--- Start of Document excerpt ---
Description
Our Purpose
Mastercard powers economies and empowers people in 200+ countries and territories worldwide. Together with our customers, we're helping build a sustainable economy where everyone can prosper. We support a wide range of digital payments choices, making transactions secure, simple, smart and accessible. Our technology and innovation, partnerships and networks combine to deliver a unique set of products and services that help people, businesses and governments realize their greatest potential.
Title and Summary
Senior / Lead Data Engineer We are seeking great talents for our roles - Lead Data Engineer & Senior Data Engineer to join Mastercard Foundry R&D. You will help shape our innovation roadmap by exploring new technologies and building scalable, data‑driven prototypes and products. The ideal candidate is hands‑on, curious, adaptable, and motivated to experiment and learn.Lead Data Engineer
What You'll Do
* Drive Data Architecture: Own the data architecture and modeling strategy for AI projects. Define how data is stored, organized, and accessed. Select technologies, design schemas/formats, and ensure systems support scalable AI and analytics workloads.
* Build Scalable Data Pipelines: Lead development of robust ETL/ELT workflows and data models. Build pipelines that move large datasets with high reliability and low latency to support training and inference for AI and generative AI systems.
* Ensure Data Quality & Governance: Oversee data governance and compliance with internal standards and regulations. Implement data anonymization, quality checks, lineage, and controls for handling sensitive information.
* Provide Technical Leadership: Offer hands‑on leadership across data engineering projects. Conduct code reviews, enforce best practices, and promote clean, well‑tested code. Introduce improvements in development processes and tooling.
* Cross‑Functional Collaboration: Work closely with engineers, scientists, and product stakeholders. Scope work, manage data deliverables in agile sprints, and ensure timely delivery of data components aligned with project milestones.
What You'll Bring
* Extensive Data Engineering Experience: 8–12+ years in data engineering or backend engineering, including senior/lead roles. Experience designing end‑to‑end data systems, solving scale/performance challenges, integrating diverse sources, and operating pipelines in production.
* Big Data & Cloud Expertise: Strong skills in Python and/or Java/Scala. Deep experience with Spark, Hadoop, Hive/Impala, and Airflow. Hands‑on work with AWS, Azure, or GCP using cloud‑native processing and storage services (e.g., S3, Glue, EMR, Data Factory). Ability to design scalable, cost‑efficient workloads for experimental and variable R&D environments.
* AI/ML Data Lifecycle Knowledge: Understanding of data needs for machine learning—dataset preparation, feature/label management, and supporting real‑time or batch training pipelines. Experience with feature stores or streaming data is useful.
* Leadership & Mentorship: Ability to translate ambiguous goals into clear plans, guide engineers, and lead technical execution.
--- End of Document excerpt ---
--- Start of Source excerpt ---
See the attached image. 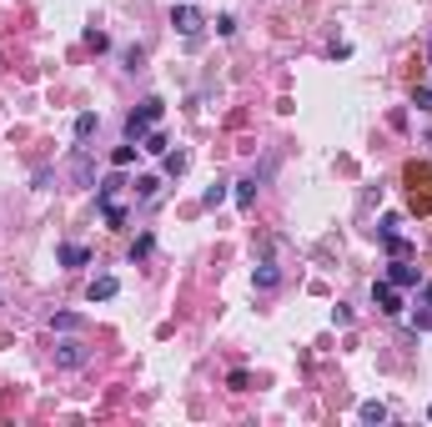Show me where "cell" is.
<instances>
[{"label": "cell", "mask_w": 432, "mask_h": 427, "mask_svg": "<svg viewBox=\"0 0 432 427\" xmlns=\"http://www.w3.org/2000/svg\"><path fill=\"white\" fill-rule=\"evenodd\" d=\"M256 186H261L256 176H251V181H237V206H251V196H256Z\"/></svg>", "instance_id": "44dd1931"}, {"label": "cell", "mask_w": 432, "mask_h": 427, "mask_svg": "<svg viewBox=\"0 0 432 427\" xmlns=\"http://www.w3.org/2000/svg\"><path fill=\"white\" fill-rule=\"evenodd\" d=\"M50 327H56V332H81V327H86V317H76V312H56V317H50Z\"/></svg>", "instance_id": "5bb4252c"}, {"label": "cell", "mask_w": 432, "mask_h": 427, "mask_svg": "<svg viewBox=\"0 0 432 427\" xmlns=\"http://www.w3.org/2000/svg\"><path fill=\"white\" fill-rule=\"evenodd\" d=\"M56 261L76 272V266H86V261H91V251H86L81 241H61V246H56Z\"/></svg>", "instance_id": "52a82bcc"}, {"label": "cell", "mask_w": 432, "mask_h": 427, "mask_svg": "<svg viewBox=\"0 0 432 427\" xmlns=\"http://www.w3.org/2000/svg\"><path fill=\"white\" fill-rule=\"evenodd\" d=\"M96 126H101V116H96V111H81L71 131H76V141H91V136H96Z\"/></svg>", "instance_id": "4fadbf2b"}, {"label": "cell", "mask_w": 432, "mask_h": 427, "mask_svg": "<svg viewBox=\"0 0 432 427\" xmlns=\"http://www.w3.org/2000/svg\"><path fill=\"white\" fill-rule=\"evenodd\" d=\"M141 61H146V56H141V45H131V50H126V71H141Z\"/></svg>", "instance_id": "83f0119b"}, {"label": "cell", "mask_w": 432, "mask_h": 427, "mask_svg": "<svg viewBox=\"0 0 432 427\" xmlns=\"http://www.w3.org/2000/svg\"><path fill=\"white\" fill-rule=\"evenodd\" d=\"M387 282L402 287V292H412V287H422V272H417L407 256H392V261H387Z\"/></svg>", "instance_id": "277c9868"}, {"label": "cell", "mask_w": 432, "mask_h": 427, "mask_svg": "<svg viewBox=\"0 0 432 427\" xmlns=\"http://www.w3.org/2000/svg\"><path fill=\"white\" fill-rule=\"evenodd\" d=\"M136 151H141L136 141H126V146H116V151H111V166H116V171H126V166L136 161Z\"/></svg>", "instance_id": "2e32d148"}, {"label": "cell", "mask_w": 432, "mask_h": 427, "mask_svg": "<svg viewBox=\"0 0 432 427\" xmlns=\"http://www.w3.org/2000/svg\"><path fill=\"white\" fill-rule=\"evenodd\" d=\"M382 246H387V256H412V241H407V237H397L392 227H382Z\"/></svg>", "instance_id": "7c38bea8"}, {"label": "cell", "mask_w": 432, "mask_h": 427, "mask_svg": "<svg viewBox=\"0 0 432 427\" xmlns=\"http://www.w3.org/2000/svg\"><path fill=\"white\" fill-rule=\"evenodd\" d=\"M161 111H166V101H156V96H151V101H141L136 111L126 116V141H136V146H141V136L161 121Z\"/></svg>", "instance_id": "6da1fadb"}, {"label": "cell", "mask_w": 432, "mask_h": 427, "mask_svg": "<svg viewBox=\"0 0 432 427\" xmlns=\"http://www.w3.org/2000/svg\"><path fill=\"white\" fill-rule=\"evenodd\" d=\"M427 417H432V402H427Z\"/></svg>", "instance_id": "4dcf8cb0"}, {"label": "cell", "mask_w": 432, "mask_h": 427, "mask_svg": "<svg viewBox=\"0 0 432 427\" xmlns=\"http://www.w3.org/2000/svg\"><path fill=\"white\" fill-rule=\"evenodd\" d=\"M96 206H101V217H106V227H116V232H121V227L131 222V217H126V206H116V196H111V201H96Z\"/></svg>", "instance_id": "8fae6325"}, {"label": "cell", "mask_w": 432, "mask_h": 427, "mask_svg": "<svg viewBox=\"0 0 432 427\" xmlns=\"http://www.w3.org/2000/svg\"><path fill=\"white\" fill-rule=\"evenodd\" d=\"M357 417H362V422H387V407H382V402H362Z\"/></svg>", "instance_id": "ac0fdd59"}, {"label": "cell", "mask_w": 432, "mask_h": 427, "mask_svg": "<svg viewBox=\"0 0 432 427\" xmlns=\"http://www.w3.org/2000/svg\"><path fill=\"white\" fill-rule=\"evenodd\" d=\"M251 287H256V292H277V287H282V272H277L272 261H261L256 272H251Z\"/></svg>", "instance_id": "ba28073f"}, {"label": "cell", "mask_w": 432, "mask_h": 427, "mask_svg": "<svg viewBox=\"0 0 432 427\" xmlns=\"http://www.w3.org/2000/svg\"><path fill=\"white\" fill-rule=\"evenodd\" d=\"M141 151H146V156H166V151H171V141H166V131H156V126H151V131L141 136Z\"/></svg>", "instance_id": "30bf717a"}, {"label": "cell", "mask_w": 432, "mask_h": 427, "mask_svg": "<svg viewBox=\"0 0 432 427\" xmlns=\"http://www.w3.org/2000/svg\"><path fill=\"white\" fill-rule=\"evenodd\" d=\"M161 166H166V176H181V171L191 166V156H186V151H166V156H161Z\"/></svg>", "instance_id": "9a60e30c"}, {"label": "cell", "mask_w": 432, "mask_h": 427, "mask_svg": "<svg viewBox=\"0 0 432 427\" xmlns=\"http://www.w3.org/2000/svg\"><path fill=\"white\" fill-rule=\"evenodd\" d=\"M151 246H156V241H151V232H141V237L131 241V261H146V256H151Z\"/></svg>", "instance_id": "d6986e66"}, {"label": "cell", "mask_w": 432, "mask_h": 427, "mask_svg": "<svg viewBox=\"0 0 432 427\" xmlns=\"http://www.w3.org/2000/svg\"><path fill=\"white\" fill-rule=\"evenodd\" d=\"M412 332H432V307H417L412 312Z\"/></svg>", "instance_id": "7402d4cb"}, {"label": "cell", "mask_w": 432, "mask_h": 427, "mask_svg": "<svg viewBox=\"0 0 432 427\" xmlns=\"http://www.w3.org/2000/svg\"><path fill=\"white\" fill-rule=\"evenodd\" d=\"M156 191H161V176H141V181H136V196H141V201H151Z\"/></svg>", "instance_id": "ffe728a7"}, {"label": "cell", "mask_w": 432, "mask_h": 427, "mask_svg": "<svg viewBox=\"0 0 432 427\" xmlns=\"http://www.w3.org/2000/svg\"><path fill=\"white\" fill-rule=\"evenodd\" d=\"M372 302H377V312L397 317V312H402V287H392L387 277H382V282H372Z\"/></svg>", "instance_id": "5b68a950"}, {"label": "cell", "mask_w": 432, "mask_h": 427, "mask_svg": "<svg viewBox=\"0 0 432 427\" xmlns=\"http://www.w3.org/2000/svg\"><path fill=\"white\" fill-rule=\"evenodd\" d=\"M427 61H432V35H427Z\"/></svg>", "instance_id": "f546056e"}, {"label": "cell", "mask_w": 432, "mask_h": 427, "mask_svg": "<svg viewBox=\"0 0 432 427\" xmlns=\"http://www.w3.org/2000/svg\"><path fill=\"white\" fill-rule=\"evenodd\" d=\"M227 387H232V392H246V387H251V377H246V372L237 367V372H232V377H227Z\"/></svg>", "instance_id": "cb8c5ba5"}, {"label": "cell", "mask_w": 432, "mask_h": 427, "mask_svg": "<svg viewBox=\"0 0 432 427\" xmlns=\"http://www.w3.org/2000/svg\"><path fill=\"white\" fill-rule=\"evenodd\" d=\"M116 292H121V282H116L111 272H106V277H96V282L86 287V297H91V302H111Z\"/></svg>", "instance_id": "9c48e42d"}, {"label": "cell", "mask_w": 432, "mask_h": 427, "mask_svg": "<svg viewBox=\"0 0 432 427\" xmlns=\"http://www.w3.org/2000/svg\"><path fill=\"white\" fill-rule=\"evenodd\" d=\"M412 106H417V111H427V116H432V86H417V91H412Z\"/></svg>", "instance_id": "603a6c76"}, {"label": "cell", "mask_w": 432, "mask_h": 427, "mask_svg": "<svg viewBox=\"0 0 432 427\" xmlns=\"http://www.w3.org/2000/svg\"><path fill=\"white\" fill-rule=\"evenodd\" d=\"M216 35H237V16H216Z\"/></svg>", "instance_id": "d4e9b609"}, {"label": "cell", "mask_w": 432, "mask_h": 427, "mask_svg": "<svg viewBox=\"0 0 432 427\" xmlns=\"http://www.w3.org/2000/svg\"><path fill=\"white\" fill-rule=\"evenodd\" d=\"M71 181H76V186H96V161H91L86 146L71 151Z\"/></svg>", "instance_id": "8992f818"}, {"label": "cell", "mask_w": 432, "mask_h": 427, "mask_svg": "<svg viewBox=\"0 0 432 427\" xmlns=\"http://www.w3.org/2000/svg\"><path fill=\"white\" fill-rule=\"evenodd\" d=\"M332 322H337V327H347V322H352V307H347V302H337V307H332Z\"/></svg>", "instance_id": "484cf974"}, {"label": "cell", "mask_w": 432, "mask_h": 427, "mask_svg": "<svg viewBox=\"0 0 432 427\" xmlns=\"http://www.w3.org/2000/svg\"><path fill=\"white\" fill-rule=\"evenodd\" d=\"M227 201V181H216V186H206V196H201V206L206 211H216V206H222Z\"/></svg>", "instance_id": "e0dca14e"}, {"label": "cell", "mask_w": 432, "mask_h": 427, "mask_svg": "<svg viewBox=\"0 0 432 427\" xmlns=\"http://www.w3.org/2000/svg\"><path fill=\"white\" fill-rule=\"evenodd\" d=\"M86 40H91V45H96V50H111V35H106V30H91V35H86Z\"/></svg>", "instance_id": "4316f807"}, {"label": "cell", "mask_w": 432, "mask_h": 427, "mask_svg": "<svg viewBox=\"0 0 432 427\" xmlns=\"http://www.w3.org/2000/svg\"><path fill=\"white\" fill-rule=\"evenodd\" d=\"M171 25L186 35V45L196 50L201 45V25H206V16H201V6H171Z\"/></svg>", "instance_id": "7a4b0ae2"}, {"label": "cell", "mask_w": 432, "mask_h": 427, "mask_svg": "<svg viewBox=\"0 0 432 427\" xmlns=\"http://www.w3.org/2000/svg\"><path fill=\"white\" fill-rule=\"evenodd\" d=\"M50 357H56V367L76 372V367H86V362H91V347H86V342H76V337H66V342H56V352H50Z\"/></svg>", "instance_id": "3957f363"}, {"label": "cell", "mask_w": 432, "mask_h": 427, "mask_svg": "<svg viewBox=\"0 0 432 427\" xmlns=\"http://www.w3.org/2000/svg\"><path fill=\"white\" fill-rule=\"evenodd\" d=\"M422 307H432V282H427V287H422Z\"/></svg>", "instance_id": "f1b7e54d"}]
</instances>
--- End of Source excerpt ---
What is needed:
Can you copy the job posting word for word from "Description" to "their greatest potential."? The data above is separate from the job posting.

Exercise answer:
Description
Our Purpose
Mastercard powers economies and empowers people in 200+ countries and territories worldwide. Together with our customers, we're helping build a sustainable economy where everyone can prosper. We support a wide range of digital payments choices, making transactions secure, simple, smart and accessible. Our technology and innovation, partnerships and networks combine to deliver a unique set of products and services that help people, businesses and governments realize their greatest potential.